Verticillium wilt is a wilt disease affecting over 350 species of eudicot plants. It is caused by six species of Verticillium fungi: V. dahliae, V. albo-atrum, V. longisporum, V. nubilum, V. theobromae and V. tricorpus. [1] Many economically important plants are susceptible including cotton, tomatoes, potatoes, oilseed rape, eggplants, peppers and ornamentals, as well as others in natural vegetation communities. Many eudicot species and cultivars are resistant to the disease and all monocots, gymnosperms and ferns are immune.

Contents

Signs are superficially similar to Fusarium wilts. There are no fungicides characterized for the control of this disease but soil fumigation with chloropicrin has been proven successful in dramatically reducing Verticillium wilt in diverse crops such as vegetables using plasticulture production methods, and in non-tarped potato production in North America . Additional strategies to manage the disease include crop rotation, the use of resistant varieties and deep plowing (to accelerate the decomposition of infected plant residue). In recent years, pre-plant soil fumigation with chloropicrin in non-tarped, raised beds has proven to be economically viable and beneficial for reducing wilt disease and increasing yield and quality of potato in North America. Soil fumigation is a specialized practice requiring special permits, equipment, and expertise, so qualified personnel must be employed.

Hosts and symptoms

Verticillium dahliae infected sunflowers, photo by Howard F. Schwartz, Colorado State University, Bugwood.org Verticillium wilt dahliae.jpg
Verticillium dahliae infected sunflowers, photo by Howard F. Schwartz, Colorado State University, Bugwood.org
Verticillium albo-atrum infected tree crown, USDA Forest Service Archive, USDA Forest Service, Bugwood.org VerticilliumWilt Infected Tree.jpg
Verticillium albo-atrum infected tree crown, USDA Forest Service Archive, USDA Forest Service, Bugwood.org

Verticillium spp. attack a very large host range including more than 350 species of vegetables, fruit trees, flowers, field crops, and shade or forest trees. Most vegetable species have some susceptibility, so it has a very wide host range. [2] A list of known hosts is at the bottom of this page.

The symptoms are similar to most wilts with a few specifics to Verticillium. Wilt itself is the most common symptom, with wilting of the stem and leaves occurring due to the blockage of the xylem vascular tissues and therefore reduced water and nutrient flow. In small plants and seedlings, Verticillium can quickly kill the plant while in larger, more developed plants the severity can vary. Some times only one side of the plant will appear infected because once in the vascular tissues, the disease migrates mostly upward and not as much radially in the stem. [3] Other symptoms include stunting, chlorosis or yellowing of the leaves, necrosis or tissue death, and defoliation. Internal vascular tissue discoloration might be visible when the stem is cut. [2]
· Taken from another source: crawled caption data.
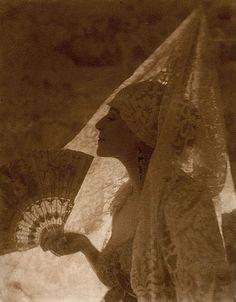 Tortola, Valence, 1918. Baron Adolphe de Meyer.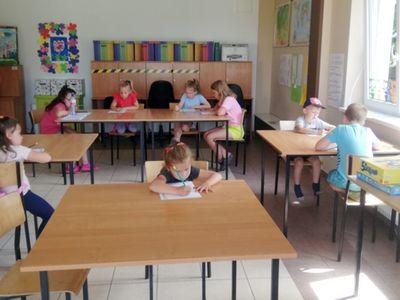 Zdjęcie przedstawia dzieci z Pwd w Sulechowie podczas wykonywania prac plastycznych.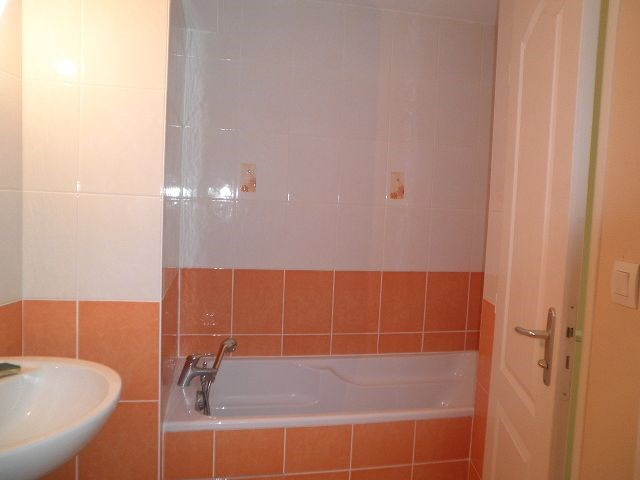 Rental apartment La verpilliere 538€ CC - Picture 2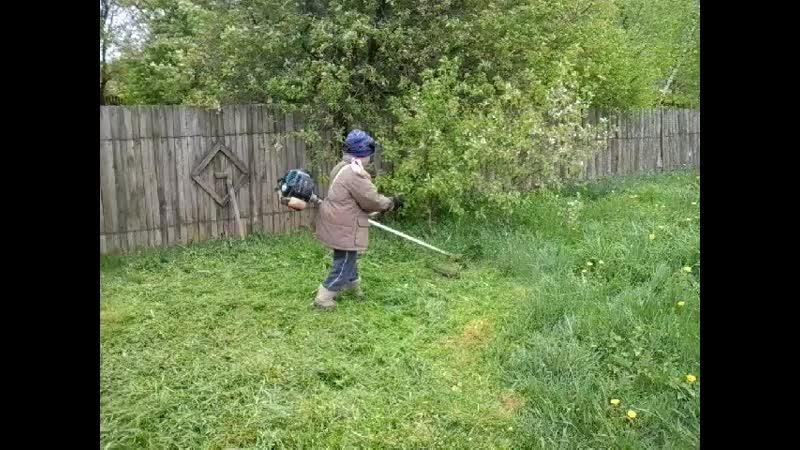 Арсений косит траву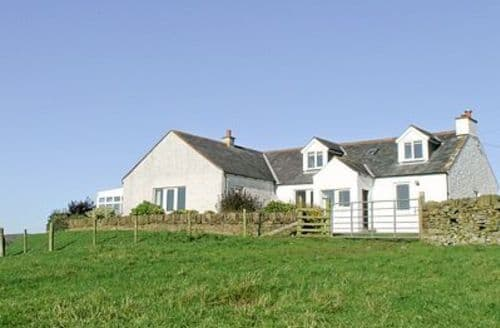 Last Minute Cottages - BOATRIG FARMHOUSE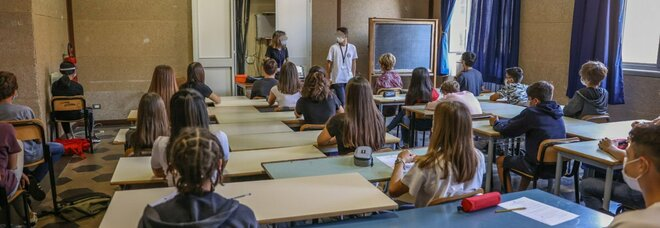 Covid Roma, i licei non riaprono: 180mila studenti a casa fino a gennaio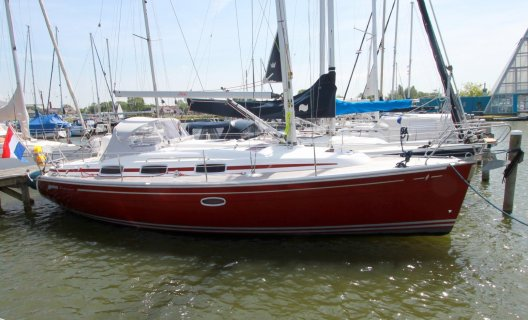 Bavaria 33 Cruiser Custom Line, Segelyacht for sale by White Whale Yachtbrokers - Sneek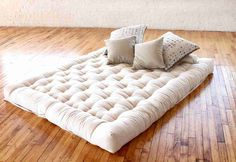 Spring Air produces the best quality mattress in India and around the globe. Over the years it has attained reputation in counterpane surfaces and supportive bedding material thus satisfying customer needs. http://www.springair.in/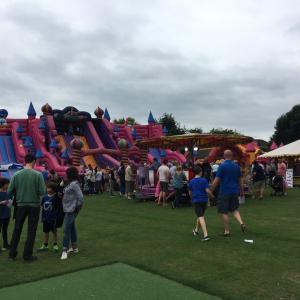 イギリス初夏の始まりはFun Fairへ!!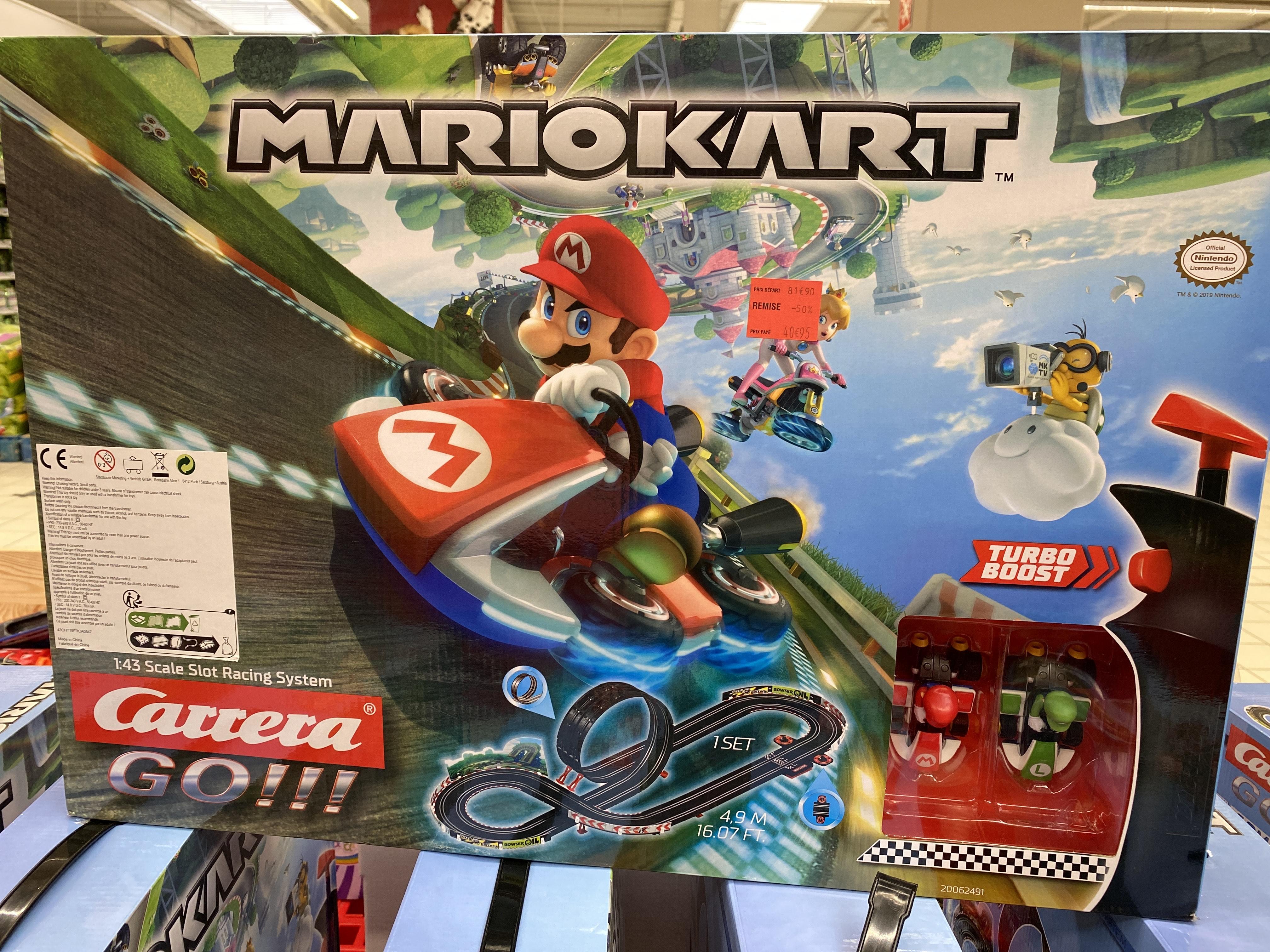 Circuit Mario Kart Carrera Go - Marseille Grand Littoral (13)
In Verticillium, the symptoms and effects will often only be on the lower or outer parts of plants or will be localized to only a few branches of a tree. In older plants, the infection can cause death, but often, especially with trees, the plant will be able to recover, or at least continue living with the infection. The severity of the infection plays a large role in how severe the signs are and how quickly they develop. [2]

Disease cycle

While Verticillium spp. are very diverse, the basic life cycle of the pathogen is similar across species, except in their survival structures. The survival structures vary by species with V. albo-atrum forming mycelium, V. dahliae forming microsclerotia, V. nigrescens and V. nubilum forming chlamydospores, and V. tricorpus forming all three. While resting, many factors such as soil chemistry, temperature, hydration, micro fauna, and non-host crops all have an effect on the viability of the resting structure. Mycelium have been observed remaining viable for at least 4 years, [4] while microsclerotia have been observed in fields planted with non-host crops for over 10 years [5] and even 15 years has been reported. [2] Viability is reduced at these extremes, but the long survivability of these structures is an important aspect for Verticillium control.

When roots of a host crop come near the resting structure (about 2mm), [6] root exudate promotes germination and the fungi grows out of the structure and toward the plant. Being a vascular wilt, it will try to get to the vascular system on the inside of the plant, and therefore must enter the plant. Natural root wounds are the easiest way to enter, and these wounds occur naturally, even in healthy plants because of soil abrasion on roots. Verticillium has also been observed entering roots directly, but these infections rarely make it to the vascular system, especially those that enter through root hairs. [7]

Once the pathogen enters the host, it makes its way to the vascular system, and specifically the xylem. The fungi can spread as hyphae through the plant, but can also spread as spores. Verticillium produce conidia on conidiophores and once conidia are released in the xylem, they can quickly colonize the plant. Conidia have been observed traveling to the top of cotton plants, 115 cm, 24 hours after initial conidia inoculation, so the spread throughout the plant can occur very quickly. [8] Sometimes the flow of conidia will be stopped by cross sections of the xylem, and here the conidia will spawn, and the fungal hyphae can overcome the barrier, and then produce more conidia on the other side. [9]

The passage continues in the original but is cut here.